That was true, and the sudden realization of this fact drove out of Sylvia’s mind the remorse for her father’s death by confronting her with the instancy of the great problem that had for so long haunted her mind. She turned to Jimmy almost fearfully.

“I shall have you to look after me?”

Jimmy took her hand and gazed into her eyes.

“You want to stay with me, then?” he asked, earnestly.

“Of course I do. Who else could I stay with?”

“You wouldn’t prefer to be with Claude, for example?” he went on.

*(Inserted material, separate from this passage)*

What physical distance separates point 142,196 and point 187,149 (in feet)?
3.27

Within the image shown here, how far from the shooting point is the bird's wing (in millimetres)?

“Claude?” she repeated, in a puzzled voice. And then she grasped in all its force the great new truth that for the rest of her life the choice of her companions lay with herself alone. She had become at this moment grown up and was free, like Mabel, to choose even a man with a yellow cummerbund.

CHAPTER IV

SYLVIA begged Monkley not to go back and live in Fitzroy Street. She felt the flat would be haunted by memories of her father and Mabel. It was as well that she did not want to return there, for Jimmy assured her that nothing would induce him to go near Fitzroy Street. A great deal of money was owing, and he wished the landlord luck in his dispute with the furnishing people when he tried to seize the furniture for arrears of rent. It would be necessary to choose for their next abode a quarter of London to which he was a stranger, because he disliked having to make détours to avoid streets where he owed money. Finsbury Park was melancholy; Highgate was inaccessible; Hampstead was expensive and almost equally inaccessible; but they must go somewhere in the North of London, for there did not remain a suburb in the West or South the tradesmen and house-owners of which he had not swindled at one time or another. On second thoughts, there was a part of Hampstead that was neither so expensive nor so inaccessible, which was reached from Haverstock Hill; they would look for rooms there. They settled down finally in one of a row of old houses facing the southerly extremity of the Heath, the rural aspect of which was heightened by long gardens in front that now in late summer were filled with sunflowers and hollyhocks. The old-fashioned house, which resembled a large cottage both without and within, belonged to a decayed florist and nursery gardener called Samuel Gustard, whose trade was now confined to the sale of penny packets of seeds, though a weather-beaten sign-board facing the road maintained a legend of greater glories. Mr. Gustard himself made no effort to live up to his sign-board; indeed, he would not even stir himself to produce a packet of seeds, for if his wife were about he would indicate to her with the stem of his pipe which packet was wanted, and if she were not about, he would tell the customer that the variety was no longer in stock. A greenhouse kept from collapse by the sturdy vine it was supposed to protect ran along the fence on one side of the garden; the rest was a jungle of coarse herbaceous flowers, presumably the survivors of Mr. Gustard’s last horticultural effort, about ten years ago.

The money made by the tour of the Pink Pierrots did not last very long, and Jimmy was soon forced back to industry. Sylvia nowadays heard more about his successes and failures than when her father was alive, and she begged very hard to be allowed to help on some of his expeditions.